§ **Task to complete**
Determine how many lines below contain the word "California", then write that number by itself.

-------------------------

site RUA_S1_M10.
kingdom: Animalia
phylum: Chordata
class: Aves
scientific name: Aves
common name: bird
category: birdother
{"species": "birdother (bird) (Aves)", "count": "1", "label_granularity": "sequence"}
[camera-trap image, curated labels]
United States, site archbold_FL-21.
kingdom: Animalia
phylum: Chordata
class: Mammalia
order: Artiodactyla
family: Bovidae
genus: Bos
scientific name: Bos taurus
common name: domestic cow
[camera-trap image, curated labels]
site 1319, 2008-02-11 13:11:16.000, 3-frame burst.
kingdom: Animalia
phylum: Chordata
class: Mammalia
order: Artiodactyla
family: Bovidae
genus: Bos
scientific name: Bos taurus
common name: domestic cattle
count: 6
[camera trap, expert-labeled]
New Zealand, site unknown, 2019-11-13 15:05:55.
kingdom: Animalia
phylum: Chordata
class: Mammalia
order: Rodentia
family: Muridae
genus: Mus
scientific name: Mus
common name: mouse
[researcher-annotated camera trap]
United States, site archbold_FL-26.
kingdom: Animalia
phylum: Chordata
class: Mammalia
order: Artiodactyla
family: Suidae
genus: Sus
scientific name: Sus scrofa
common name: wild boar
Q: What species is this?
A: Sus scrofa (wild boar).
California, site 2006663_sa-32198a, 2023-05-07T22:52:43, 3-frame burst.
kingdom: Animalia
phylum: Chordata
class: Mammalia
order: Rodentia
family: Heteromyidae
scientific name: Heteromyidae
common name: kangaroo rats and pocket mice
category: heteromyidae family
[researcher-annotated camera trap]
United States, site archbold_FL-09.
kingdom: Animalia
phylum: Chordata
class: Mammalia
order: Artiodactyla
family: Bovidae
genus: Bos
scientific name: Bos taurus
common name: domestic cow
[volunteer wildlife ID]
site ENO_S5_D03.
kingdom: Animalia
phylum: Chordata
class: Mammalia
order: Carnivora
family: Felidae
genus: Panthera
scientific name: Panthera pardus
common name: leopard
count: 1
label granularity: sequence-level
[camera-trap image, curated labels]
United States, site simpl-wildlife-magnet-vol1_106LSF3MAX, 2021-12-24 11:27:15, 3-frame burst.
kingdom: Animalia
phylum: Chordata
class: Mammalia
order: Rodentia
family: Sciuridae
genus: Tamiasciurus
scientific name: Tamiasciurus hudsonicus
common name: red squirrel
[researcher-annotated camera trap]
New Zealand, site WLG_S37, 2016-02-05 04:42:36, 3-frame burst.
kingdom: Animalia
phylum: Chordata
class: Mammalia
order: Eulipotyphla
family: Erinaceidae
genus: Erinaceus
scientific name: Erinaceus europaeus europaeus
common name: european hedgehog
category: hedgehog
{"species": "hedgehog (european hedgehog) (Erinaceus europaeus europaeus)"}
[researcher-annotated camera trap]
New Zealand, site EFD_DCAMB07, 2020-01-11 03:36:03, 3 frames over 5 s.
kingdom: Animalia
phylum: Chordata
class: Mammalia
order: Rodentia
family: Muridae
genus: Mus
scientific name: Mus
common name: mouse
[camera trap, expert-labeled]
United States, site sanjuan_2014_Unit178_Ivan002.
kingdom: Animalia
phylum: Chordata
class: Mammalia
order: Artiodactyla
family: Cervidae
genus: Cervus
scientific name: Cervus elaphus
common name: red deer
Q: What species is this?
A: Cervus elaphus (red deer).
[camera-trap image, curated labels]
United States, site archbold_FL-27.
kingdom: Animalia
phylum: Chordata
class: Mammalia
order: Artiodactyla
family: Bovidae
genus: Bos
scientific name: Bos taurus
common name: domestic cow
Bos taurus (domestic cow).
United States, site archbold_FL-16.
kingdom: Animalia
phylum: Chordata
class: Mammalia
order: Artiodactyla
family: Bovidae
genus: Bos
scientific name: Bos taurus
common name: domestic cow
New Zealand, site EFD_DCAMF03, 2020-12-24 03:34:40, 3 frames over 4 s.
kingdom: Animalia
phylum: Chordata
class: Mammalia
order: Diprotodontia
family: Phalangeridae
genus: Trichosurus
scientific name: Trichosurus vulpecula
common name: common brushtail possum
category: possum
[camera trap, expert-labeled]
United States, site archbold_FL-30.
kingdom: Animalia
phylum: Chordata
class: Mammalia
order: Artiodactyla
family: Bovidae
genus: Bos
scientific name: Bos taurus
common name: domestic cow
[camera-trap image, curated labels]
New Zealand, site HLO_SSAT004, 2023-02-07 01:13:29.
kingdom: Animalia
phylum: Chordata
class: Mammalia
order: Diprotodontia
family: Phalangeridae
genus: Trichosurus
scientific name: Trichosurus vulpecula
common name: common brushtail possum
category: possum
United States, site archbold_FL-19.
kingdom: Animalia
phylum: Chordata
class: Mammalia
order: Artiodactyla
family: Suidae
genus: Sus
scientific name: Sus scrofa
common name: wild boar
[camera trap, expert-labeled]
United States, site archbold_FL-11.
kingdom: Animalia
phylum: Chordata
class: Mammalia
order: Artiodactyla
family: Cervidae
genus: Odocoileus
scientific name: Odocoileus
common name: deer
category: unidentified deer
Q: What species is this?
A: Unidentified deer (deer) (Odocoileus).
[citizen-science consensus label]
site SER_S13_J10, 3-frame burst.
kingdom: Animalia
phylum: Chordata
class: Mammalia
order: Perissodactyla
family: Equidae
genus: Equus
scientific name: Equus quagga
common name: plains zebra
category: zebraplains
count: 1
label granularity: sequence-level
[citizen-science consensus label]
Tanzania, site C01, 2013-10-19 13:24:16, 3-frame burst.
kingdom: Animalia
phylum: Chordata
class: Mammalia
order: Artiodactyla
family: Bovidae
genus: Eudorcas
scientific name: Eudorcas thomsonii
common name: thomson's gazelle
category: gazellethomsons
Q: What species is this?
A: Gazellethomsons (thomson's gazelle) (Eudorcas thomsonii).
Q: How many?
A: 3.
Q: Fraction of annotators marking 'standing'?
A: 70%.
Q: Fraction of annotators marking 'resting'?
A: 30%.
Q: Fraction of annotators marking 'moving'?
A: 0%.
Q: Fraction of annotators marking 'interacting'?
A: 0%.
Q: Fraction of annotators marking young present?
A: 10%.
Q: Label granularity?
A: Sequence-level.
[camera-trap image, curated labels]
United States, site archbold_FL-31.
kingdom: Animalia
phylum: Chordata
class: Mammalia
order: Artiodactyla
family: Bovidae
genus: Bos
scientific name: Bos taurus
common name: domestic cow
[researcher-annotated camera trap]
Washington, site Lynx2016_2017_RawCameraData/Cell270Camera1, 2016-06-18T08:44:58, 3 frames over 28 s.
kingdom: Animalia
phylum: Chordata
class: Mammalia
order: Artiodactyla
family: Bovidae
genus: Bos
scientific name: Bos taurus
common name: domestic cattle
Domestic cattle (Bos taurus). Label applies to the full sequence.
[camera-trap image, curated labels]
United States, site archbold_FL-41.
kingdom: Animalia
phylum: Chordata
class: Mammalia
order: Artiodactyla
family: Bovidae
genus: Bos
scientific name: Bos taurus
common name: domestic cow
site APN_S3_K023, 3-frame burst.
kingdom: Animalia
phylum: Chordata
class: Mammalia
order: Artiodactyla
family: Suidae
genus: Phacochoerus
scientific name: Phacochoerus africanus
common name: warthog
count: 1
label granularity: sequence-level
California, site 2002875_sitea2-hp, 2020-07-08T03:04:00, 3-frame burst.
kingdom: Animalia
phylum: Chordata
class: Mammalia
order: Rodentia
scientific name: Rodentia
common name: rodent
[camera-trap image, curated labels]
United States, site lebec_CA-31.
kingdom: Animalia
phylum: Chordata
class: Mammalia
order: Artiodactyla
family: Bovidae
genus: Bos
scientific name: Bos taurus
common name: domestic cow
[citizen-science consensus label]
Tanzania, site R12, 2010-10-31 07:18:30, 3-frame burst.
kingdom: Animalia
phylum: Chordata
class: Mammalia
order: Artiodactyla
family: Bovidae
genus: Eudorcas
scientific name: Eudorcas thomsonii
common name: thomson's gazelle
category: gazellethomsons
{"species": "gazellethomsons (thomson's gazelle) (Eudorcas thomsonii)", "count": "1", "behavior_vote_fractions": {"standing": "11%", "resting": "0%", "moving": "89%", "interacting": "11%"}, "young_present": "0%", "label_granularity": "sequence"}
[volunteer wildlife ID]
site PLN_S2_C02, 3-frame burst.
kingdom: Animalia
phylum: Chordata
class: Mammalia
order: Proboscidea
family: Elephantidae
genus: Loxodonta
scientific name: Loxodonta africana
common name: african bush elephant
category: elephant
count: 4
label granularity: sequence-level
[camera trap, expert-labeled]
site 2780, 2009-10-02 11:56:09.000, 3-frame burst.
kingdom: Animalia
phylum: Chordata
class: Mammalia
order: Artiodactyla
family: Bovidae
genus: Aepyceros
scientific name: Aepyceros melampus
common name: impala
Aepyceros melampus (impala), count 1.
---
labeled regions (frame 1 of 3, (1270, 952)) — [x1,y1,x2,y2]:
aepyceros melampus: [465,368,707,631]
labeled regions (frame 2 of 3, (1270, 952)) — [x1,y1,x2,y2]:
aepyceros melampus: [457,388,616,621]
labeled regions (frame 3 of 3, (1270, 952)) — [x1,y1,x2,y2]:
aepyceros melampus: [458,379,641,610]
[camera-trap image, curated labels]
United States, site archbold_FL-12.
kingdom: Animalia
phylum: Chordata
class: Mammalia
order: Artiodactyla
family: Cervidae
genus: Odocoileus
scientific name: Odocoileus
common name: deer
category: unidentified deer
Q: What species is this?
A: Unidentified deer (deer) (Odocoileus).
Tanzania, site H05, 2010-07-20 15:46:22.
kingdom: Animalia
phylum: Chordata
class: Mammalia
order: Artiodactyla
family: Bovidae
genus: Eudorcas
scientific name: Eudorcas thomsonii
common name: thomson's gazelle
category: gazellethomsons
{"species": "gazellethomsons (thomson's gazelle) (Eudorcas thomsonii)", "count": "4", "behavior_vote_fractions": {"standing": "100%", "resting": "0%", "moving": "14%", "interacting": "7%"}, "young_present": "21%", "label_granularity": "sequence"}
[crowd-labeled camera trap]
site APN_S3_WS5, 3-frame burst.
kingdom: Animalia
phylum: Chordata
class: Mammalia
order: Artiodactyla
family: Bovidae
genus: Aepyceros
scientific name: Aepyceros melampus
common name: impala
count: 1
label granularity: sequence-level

-------------------------

§ **Response**
2